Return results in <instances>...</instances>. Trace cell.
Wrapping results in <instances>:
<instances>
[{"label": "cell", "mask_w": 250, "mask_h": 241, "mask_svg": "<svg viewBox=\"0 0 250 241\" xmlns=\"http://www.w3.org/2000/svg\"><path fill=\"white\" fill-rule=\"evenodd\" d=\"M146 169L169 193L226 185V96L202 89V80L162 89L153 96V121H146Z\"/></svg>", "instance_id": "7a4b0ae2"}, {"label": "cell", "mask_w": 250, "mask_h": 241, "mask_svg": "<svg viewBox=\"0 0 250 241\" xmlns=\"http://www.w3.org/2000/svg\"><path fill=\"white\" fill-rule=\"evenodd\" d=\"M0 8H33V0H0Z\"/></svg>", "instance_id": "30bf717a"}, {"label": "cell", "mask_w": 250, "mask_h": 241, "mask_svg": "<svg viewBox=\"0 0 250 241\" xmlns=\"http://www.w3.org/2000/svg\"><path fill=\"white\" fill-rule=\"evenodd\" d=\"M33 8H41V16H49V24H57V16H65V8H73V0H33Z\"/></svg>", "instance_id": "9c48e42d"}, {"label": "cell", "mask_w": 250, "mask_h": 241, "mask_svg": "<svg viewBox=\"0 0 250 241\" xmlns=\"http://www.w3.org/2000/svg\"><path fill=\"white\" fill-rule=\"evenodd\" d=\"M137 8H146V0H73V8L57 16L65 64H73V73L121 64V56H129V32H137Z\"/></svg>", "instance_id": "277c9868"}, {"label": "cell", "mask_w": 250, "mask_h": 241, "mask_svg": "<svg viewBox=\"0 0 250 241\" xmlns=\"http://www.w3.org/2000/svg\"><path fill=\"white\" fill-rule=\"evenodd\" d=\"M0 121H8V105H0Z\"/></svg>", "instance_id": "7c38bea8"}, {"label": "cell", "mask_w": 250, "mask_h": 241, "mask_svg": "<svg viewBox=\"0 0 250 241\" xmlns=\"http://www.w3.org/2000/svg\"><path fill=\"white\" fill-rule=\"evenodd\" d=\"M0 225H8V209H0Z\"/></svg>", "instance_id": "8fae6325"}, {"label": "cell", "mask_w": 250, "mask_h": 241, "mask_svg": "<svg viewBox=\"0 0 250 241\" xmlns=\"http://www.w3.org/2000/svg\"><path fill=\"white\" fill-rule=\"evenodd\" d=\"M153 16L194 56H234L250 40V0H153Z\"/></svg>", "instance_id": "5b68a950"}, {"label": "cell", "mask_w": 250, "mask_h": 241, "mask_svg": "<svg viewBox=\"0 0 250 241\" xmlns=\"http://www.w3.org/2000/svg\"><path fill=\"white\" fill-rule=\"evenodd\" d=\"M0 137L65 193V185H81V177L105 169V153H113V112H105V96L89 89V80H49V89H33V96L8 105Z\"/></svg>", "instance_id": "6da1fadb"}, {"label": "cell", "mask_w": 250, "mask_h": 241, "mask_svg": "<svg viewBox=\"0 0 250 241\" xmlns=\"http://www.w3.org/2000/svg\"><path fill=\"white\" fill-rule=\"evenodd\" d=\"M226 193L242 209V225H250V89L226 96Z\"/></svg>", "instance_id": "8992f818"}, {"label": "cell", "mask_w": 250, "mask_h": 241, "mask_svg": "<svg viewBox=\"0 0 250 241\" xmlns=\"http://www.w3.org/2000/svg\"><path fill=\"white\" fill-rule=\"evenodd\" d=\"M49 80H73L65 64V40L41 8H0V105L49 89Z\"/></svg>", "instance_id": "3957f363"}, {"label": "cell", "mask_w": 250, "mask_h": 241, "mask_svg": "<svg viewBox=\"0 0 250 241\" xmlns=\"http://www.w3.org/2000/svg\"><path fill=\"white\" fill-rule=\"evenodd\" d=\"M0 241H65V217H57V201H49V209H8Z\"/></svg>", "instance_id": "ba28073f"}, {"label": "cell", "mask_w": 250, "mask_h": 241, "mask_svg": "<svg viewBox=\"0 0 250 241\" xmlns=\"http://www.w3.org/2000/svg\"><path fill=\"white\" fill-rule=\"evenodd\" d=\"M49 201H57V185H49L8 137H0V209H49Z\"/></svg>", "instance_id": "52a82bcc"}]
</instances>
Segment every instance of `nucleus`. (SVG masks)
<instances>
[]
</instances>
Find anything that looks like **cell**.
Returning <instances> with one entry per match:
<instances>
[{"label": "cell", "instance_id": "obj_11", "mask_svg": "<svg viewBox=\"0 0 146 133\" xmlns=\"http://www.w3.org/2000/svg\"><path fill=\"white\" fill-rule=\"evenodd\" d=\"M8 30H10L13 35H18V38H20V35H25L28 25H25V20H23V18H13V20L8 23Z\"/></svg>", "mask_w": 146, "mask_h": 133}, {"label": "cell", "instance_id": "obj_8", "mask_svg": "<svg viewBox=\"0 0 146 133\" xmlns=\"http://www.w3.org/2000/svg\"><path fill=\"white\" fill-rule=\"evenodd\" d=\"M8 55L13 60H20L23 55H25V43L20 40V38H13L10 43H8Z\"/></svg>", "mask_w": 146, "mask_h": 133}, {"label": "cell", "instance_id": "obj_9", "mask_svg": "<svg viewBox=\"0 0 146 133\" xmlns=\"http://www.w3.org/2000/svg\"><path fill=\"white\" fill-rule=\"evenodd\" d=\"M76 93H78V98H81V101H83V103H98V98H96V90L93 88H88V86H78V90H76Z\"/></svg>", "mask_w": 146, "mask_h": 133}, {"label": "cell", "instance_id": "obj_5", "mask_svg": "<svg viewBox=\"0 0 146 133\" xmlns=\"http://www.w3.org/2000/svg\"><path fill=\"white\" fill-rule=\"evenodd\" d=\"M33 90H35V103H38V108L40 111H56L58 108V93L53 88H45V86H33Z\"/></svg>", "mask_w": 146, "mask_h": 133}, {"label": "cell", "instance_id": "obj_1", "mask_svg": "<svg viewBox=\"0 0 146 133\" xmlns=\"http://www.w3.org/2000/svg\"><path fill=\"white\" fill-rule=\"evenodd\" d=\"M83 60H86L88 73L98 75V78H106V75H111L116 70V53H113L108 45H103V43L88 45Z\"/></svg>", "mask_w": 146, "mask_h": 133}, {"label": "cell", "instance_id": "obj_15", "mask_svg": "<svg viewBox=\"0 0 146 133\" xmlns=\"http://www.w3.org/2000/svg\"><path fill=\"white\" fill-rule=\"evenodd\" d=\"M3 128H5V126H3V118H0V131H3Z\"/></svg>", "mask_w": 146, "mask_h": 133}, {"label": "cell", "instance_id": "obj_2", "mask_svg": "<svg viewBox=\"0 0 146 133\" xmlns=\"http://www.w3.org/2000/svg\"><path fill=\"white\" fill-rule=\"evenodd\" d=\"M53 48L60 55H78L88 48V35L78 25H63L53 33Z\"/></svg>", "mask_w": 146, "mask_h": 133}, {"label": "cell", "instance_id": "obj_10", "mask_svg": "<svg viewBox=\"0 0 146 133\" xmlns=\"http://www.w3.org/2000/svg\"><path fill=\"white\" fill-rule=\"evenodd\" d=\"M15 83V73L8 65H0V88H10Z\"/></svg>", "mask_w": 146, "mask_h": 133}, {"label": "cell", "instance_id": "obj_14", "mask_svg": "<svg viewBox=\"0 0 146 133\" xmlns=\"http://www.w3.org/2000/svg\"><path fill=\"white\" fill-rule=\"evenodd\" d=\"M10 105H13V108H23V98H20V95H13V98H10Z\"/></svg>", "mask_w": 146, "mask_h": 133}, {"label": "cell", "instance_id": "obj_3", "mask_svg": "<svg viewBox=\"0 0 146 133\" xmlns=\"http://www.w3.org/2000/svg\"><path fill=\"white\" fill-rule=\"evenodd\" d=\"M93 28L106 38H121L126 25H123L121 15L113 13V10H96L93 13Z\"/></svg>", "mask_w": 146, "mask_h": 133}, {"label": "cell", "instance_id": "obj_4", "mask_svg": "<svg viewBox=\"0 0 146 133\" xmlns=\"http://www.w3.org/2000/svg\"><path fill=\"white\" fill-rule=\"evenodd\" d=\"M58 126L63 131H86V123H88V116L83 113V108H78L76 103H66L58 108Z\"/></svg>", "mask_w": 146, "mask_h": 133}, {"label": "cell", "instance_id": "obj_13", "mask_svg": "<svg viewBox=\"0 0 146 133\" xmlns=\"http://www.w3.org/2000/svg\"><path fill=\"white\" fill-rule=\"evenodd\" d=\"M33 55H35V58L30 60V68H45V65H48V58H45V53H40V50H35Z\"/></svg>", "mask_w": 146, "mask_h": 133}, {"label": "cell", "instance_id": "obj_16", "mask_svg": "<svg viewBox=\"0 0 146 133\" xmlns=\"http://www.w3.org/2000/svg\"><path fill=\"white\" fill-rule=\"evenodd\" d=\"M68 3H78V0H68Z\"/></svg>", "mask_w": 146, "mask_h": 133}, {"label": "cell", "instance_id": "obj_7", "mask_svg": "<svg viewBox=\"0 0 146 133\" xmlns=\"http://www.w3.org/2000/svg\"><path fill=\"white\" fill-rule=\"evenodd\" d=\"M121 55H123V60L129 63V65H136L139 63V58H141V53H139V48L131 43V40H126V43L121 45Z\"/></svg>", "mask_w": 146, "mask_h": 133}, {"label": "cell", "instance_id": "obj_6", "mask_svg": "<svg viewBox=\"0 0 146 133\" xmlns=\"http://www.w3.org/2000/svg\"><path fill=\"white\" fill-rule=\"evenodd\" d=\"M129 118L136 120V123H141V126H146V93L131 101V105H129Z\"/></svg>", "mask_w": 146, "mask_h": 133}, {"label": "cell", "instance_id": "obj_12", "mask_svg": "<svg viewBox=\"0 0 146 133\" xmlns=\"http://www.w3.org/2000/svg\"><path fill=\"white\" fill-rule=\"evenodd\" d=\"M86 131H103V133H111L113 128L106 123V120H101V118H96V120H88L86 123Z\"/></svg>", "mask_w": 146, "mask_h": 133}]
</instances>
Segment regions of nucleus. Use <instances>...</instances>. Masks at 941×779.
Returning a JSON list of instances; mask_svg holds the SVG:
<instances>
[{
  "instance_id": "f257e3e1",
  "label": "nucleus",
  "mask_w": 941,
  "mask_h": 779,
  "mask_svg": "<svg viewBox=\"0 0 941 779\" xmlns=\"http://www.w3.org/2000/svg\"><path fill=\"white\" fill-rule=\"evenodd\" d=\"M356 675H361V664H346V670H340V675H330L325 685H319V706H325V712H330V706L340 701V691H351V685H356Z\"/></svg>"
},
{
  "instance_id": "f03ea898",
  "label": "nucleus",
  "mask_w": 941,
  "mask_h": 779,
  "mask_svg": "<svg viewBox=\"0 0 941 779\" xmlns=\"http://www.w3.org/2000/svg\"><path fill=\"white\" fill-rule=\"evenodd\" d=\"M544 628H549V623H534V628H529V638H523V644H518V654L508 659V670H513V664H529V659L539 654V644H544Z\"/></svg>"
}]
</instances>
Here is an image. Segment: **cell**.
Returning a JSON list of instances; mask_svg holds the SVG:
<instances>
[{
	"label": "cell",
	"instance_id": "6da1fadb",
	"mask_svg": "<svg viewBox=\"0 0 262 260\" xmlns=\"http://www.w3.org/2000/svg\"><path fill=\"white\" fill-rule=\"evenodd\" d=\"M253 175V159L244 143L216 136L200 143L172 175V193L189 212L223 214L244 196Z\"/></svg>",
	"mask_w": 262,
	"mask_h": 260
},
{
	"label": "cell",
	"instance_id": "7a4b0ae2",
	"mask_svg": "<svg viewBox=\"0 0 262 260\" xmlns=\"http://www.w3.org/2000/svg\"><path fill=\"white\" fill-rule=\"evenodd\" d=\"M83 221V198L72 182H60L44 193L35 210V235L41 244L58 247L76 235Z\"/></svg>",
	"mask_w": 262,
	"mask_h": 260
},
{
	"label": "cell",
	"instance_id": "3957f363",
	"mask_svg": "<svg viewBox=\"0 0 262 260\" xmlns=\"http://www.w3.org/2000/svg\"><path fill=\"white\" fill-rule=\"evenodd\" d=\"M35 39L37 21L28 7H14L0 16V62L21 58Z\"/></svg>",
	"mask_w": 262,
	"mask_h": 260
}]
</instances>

··········

Pull out each line of the data above that contains the string "results", and copy those lines without any changes.

Return results in <instances>...</instances>. Trace cell.
Wrapping results in <instances>:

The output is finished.